§ TEKS YANG DITAMPILKAN:
---------------
90 Petugas Haji Sumbar Digembleng Disiplin Lewat Diklat 11 Hari

gembleng-kedisiplinan,-90-petugas-haji-kloter-sumbar-ikuti-diklat-11-hari-di-embarkasi-padang
Gembleng Kedisiplinan, 90 Petugas Haji Kloter Sumbar Ikuti Diklat 11 Hari di Embarkasi Padang

Padang – Pemerintah Provinsi Sumatera Barat membuka Pendidikan dan Pelatihan (Diklat) intensif bagi 90 Petugas Penyelenggara Ibadah Haji (PPIH) Kloter di Embarkasi Haji Kota Padang sebagai langkah awal persiapan penyelenggaraan haji 2026. Pemerintah memperpanjang durasi pelatihan untuk meningkatkan kualitas layanan dan ketahanan fisik petugas yang akan mendampingi jamaah, terutama lansia.

Diklat yang dibuka Gubernur Mahyeldi pada Kamis (5/2/2026) itu berlangsung selama 11 hari, yakni 5–14 Februari 2026, dengan penguatan materi administrasi, praktik lapangan, dan kebugaran fisik. “Jika sebelumnya hanya 3 atau 4 hari, tahun ini kita laksanakan selama 11 hari. Tujuannya agar penguasaan materi dan praktik lapangan benar-benar matang sebelum petugas terjun langsung,” kata Direktur Jenderal Pengendalian Haji dan Umrah Harun Ar‑Rasyid.

Bacaan Lainnya

Harun menekankan pentingnya stamina petugas mengingat tingginya jumlah jamaah lansia yang memerlukan pendampingan khusus sehingga kesiapan fisik menjadi aspek krusial dalam pelayanan haji.
---------------
§ DATA YANG DIBERIKAN:
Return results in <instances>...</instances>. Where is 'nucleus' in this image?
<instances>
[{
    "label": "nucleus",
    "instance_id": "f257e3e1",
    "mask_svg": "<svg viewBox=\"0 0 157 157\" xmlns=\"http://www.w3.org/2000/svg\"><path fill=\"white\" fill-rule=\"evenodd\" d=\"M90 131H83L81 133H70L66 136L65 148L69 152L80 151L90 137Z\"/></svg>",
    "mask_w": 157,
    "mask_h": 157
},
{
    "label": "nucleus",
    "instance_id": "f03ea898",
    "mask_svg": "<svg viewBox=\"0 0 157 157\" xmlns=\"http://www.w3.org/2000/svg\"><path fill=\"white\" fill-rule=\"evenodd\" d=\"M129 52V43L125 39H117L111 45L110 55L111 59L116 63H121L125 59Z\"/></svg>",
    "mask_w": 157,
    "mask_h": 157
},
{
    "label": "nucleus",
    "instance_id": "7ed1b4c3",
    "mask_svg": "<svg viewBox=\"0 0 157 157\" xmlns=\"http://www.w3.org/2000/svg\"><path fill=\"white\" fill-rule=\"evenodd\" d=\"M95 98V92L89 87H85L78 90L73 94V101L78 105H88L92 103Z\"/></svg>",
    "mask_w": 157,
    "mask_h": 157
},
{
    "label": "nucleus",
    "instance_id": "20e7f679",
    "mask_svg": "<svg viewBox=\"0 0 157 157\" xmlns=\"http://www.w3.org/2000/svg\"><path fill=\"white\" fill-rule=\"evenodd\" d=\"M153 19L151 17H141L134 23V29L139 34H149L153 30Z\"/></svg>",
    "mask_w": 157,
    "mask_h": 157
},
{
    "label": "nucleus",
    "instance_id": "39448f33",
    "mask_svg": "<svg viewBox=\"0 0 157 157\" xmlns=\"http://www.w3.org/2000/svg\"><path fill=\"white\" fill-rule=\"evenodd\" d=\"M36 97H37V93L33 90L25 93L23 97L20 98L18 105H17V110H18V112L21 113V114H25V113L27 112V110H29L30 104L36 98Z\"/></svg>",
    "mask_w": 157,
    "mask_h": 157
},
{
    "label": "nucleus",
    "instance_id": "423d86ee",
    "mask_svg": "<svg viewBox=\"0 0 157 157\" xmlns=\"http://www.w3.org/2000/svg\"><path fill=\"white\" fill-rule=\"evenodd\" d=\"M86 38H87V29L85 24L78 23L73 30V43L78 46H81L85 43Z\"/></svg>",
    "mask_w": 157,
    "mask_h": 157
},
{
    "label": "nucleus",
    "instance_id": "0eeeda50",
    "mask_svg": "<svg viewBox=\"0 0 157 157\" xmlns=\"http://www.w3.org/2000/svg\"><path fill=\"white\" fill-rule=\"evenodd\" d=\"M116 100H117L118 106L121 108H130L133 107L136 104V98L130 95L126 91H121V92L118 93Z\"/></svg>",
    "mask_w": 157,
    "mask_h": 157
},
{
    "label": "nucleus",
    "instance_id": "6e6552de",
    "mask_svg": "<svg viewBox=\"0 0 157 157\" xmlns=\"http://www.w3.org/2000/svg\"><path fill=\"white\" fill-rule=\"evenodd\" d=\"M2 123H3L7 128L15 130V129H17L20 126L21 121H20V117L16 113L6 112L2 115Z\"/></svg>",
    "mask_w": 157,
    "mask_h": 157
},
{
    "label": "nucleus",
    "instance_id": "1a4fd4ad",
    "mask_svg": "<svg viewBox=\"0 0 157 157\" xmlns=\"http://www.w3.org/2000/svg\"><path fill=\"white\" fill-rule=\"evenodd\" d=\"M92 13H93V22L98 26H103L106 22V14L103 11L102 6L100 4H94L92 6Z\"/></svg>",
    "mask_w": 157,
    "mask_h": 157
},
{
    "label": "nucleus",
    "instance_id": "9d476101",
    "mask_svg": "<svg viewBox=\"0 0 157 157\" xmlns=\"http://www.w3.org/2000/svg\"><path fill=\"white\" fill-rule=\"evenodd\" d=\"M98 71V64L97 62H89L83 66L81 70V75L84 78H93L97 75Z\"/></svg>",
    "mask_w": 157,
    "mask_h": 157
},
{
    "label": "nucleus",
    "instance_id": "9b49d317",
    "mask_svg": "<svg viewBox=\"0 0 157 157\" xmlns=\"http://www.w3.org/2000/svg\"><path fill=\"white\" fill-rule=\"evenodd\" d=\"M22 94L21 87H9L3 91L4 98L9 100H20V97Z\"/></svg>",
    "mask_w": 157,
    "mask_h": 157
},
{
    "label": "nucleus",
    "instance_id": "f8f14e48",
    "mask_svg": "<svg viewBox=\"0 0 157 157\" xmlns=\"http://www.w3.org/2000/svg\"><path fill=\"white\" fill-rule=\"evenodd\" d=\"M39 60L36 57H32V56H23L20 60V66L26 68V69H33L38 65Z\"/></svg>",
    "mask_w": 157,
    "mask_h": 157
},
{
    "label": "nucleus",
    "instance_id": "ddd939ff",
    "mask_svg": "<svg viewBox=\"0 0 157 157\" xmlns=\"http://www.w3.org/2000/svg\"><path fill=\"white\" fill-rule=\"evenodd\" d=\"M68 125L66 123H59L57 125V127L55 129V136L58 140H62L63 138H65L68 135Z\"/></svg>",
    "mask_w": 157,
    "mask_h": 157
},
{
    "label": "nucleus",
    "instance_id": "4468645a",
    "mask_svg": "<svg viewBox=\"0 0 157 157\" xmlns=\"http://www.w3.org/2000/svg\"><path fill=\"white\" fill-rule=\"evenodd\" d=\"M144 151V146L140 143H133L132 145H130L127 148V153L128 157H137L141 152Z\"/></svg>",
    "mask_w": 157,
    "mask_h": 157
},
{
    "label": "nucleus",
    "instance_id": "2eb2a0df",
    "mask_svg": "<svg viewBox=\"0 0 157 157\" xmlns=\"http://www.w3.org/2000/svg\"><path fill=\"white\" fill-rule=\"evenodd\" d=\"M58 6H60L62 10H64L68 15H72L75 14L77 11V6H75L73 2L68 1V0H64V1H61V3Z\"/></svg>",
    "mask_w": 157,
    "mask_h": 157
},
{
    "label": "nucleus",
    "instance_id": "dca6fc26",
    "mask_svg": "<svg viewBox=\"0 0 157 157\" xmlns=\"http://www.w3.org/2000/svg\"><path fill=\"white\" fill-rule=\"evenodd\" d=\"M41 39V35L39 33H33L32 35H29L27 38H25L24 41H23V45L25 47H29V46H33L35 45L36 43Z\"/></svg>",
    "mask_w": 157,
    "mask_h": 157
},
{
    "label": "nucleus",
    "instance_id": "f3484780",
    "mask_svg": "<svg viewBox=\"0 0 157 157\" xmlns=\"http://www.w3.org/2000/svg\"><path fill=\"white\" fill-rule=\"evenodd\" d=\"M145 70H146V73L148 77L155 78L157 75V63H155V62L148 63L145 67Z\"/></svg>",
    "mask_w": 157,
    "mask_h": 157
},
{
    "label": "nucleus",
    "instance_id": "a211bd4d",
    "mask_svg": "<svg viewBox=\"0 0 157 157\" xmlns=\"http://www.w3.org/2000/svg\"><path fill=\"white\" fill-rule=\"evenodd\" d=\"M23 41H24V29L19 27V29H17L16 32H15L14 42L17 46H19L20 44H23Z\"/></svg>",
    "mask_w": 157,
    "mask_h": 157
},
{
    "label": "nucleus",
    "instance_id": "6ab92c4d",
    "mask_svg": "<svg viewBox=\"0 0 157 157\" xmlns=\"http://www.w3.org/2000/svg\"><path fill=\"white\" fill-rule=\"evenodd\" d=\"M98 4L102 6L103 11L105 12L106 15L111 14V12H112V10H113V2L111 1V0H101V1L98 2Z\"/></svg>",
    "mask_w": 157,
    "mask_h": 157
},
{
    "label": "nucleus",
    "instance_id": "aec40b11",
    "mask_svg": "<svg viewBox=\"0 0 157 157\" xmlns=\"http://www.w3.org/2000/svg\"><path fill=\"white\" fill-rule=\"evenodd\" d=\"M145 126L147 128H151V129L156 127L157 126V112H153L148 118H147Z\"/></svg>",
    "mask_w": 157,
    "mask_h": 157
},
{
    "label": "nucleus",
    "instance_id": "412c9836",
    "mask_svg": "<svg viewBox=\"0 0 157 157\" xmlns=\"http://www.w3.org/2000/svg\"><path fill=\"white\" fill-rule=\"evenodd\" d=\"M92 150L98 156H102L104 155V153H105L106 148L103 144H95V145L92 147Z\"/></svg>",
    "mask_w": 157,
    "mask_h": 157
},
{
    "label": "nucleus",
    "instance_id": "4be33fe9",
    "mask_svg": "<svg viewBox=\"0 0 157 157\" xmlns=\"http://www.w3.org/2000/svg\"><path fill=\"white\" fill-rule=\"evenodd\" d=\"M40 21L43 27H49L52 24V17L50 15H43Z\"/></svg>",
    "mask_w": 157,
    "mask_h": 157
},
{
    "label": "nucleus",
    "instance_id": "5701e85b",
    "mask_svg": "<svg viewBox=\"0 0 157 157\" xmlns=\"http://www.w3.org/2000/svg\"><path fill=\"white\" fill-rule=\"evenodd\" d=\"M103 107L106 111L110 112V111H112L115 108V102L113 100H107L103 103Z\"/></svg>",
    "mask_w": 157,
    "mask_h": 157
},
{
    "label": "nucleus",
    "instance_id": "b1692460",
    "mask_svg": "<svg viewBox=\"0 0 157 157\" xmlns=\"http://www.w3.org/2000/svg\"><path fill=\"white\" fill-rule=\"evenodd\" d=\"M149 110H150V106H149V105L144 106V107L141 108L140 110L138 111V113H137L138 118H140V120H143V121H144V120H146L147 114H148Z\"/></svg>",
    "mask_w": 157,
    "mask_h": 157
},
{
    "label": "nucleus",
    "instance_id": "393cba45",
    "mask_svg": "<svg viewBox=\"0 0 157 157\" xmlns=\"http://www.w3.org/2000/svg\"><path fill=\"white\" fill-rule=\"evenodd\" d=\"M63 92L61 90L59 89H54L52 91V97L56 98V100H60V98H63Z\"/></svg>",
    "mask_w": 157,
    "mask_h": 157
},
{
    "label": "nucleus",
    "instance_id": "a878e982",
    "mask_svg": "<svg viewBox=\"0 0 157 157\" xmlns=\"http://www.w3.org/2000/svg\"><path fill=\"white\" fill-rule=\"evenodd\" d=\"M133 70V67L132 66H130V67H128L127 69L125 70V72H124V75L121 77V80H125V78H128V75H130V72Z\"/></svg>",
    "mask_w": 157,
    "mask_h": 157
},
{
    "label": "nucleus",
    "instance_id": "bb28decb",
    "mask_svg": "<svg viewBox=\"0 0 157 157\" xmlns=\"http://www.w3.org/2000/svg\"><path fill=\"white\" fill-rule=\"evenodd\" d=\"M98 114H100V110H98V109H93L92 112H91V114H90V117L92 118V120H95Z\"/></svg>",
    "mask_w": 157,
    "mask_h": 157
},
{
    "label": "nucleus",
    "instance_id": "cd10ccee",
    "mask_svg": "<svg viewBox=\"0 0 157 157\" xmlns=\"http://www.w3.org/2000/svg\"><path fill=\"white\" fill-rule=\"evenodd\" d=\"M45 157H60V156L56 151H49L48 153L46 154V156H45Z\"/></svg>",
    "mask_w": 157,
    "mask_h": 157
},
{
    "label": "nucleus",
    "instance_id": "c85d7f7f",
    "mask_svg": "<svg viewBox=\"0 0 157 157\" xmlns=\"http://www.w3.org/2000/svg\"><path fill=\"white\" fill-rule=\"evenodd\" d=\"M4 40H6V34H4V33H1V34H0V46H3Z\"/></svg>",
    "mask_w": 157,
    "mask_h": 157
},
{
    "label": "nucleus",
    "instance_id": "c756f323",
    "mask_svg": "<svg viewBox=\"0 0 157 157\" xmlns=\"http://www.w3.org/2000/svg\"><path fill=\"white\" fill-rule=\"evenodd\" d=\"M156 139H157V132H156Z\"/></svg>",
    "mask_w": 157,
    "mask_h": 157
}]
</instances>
---------------
§ RINCIAN TUGAS:
Tolong tulis ulang dengan persis bagian dari berita tentang diklat petugas haji di atas, mulai dari "Padang – Pemerintah" sampai dengan "Umrah Harun Ar‑Rasyid.".

§ JAWABAN LATIHAN:
Padang – Pemerintah Provinsi Sumatera Barat membuka Pendidikan dan Pelatihan (Diklat) intensif bagi 90 Petugas Penyelenggara Ibadah Haji (PPIH) Kloter di Embarkasi Haji Kota Padang sebagai langkah awal persiapan penyelenggaraan haji 2026. Pemerintah memperpanjang durasi pelatihan untuk meningkatkan kualitas layanan dan ketahanan fisik petugas yang akan mendampingi jamaah, terutama lansia.

Diklat yang dibuka Gubernur Mahyeldi pada Kamis (5/2/2026) itu berlangsung selama 11 hari, yakni 5–14 Februari 2026, dengan penguatan materi administrasi, praktik lapangan, dan kebugaran fisik. “Jika sebelumnya hanya 3 atau 4 hari, tahun ini kita laksanakan selama 11 hari. Tujuannya agar penguasaan materi dan praktik lapangan benar-benar matang sebelum petugas terjun langsung,” kata Direktur Jenderal Pengendalian Haji dan Umrah Harun Ar‑Rasyid.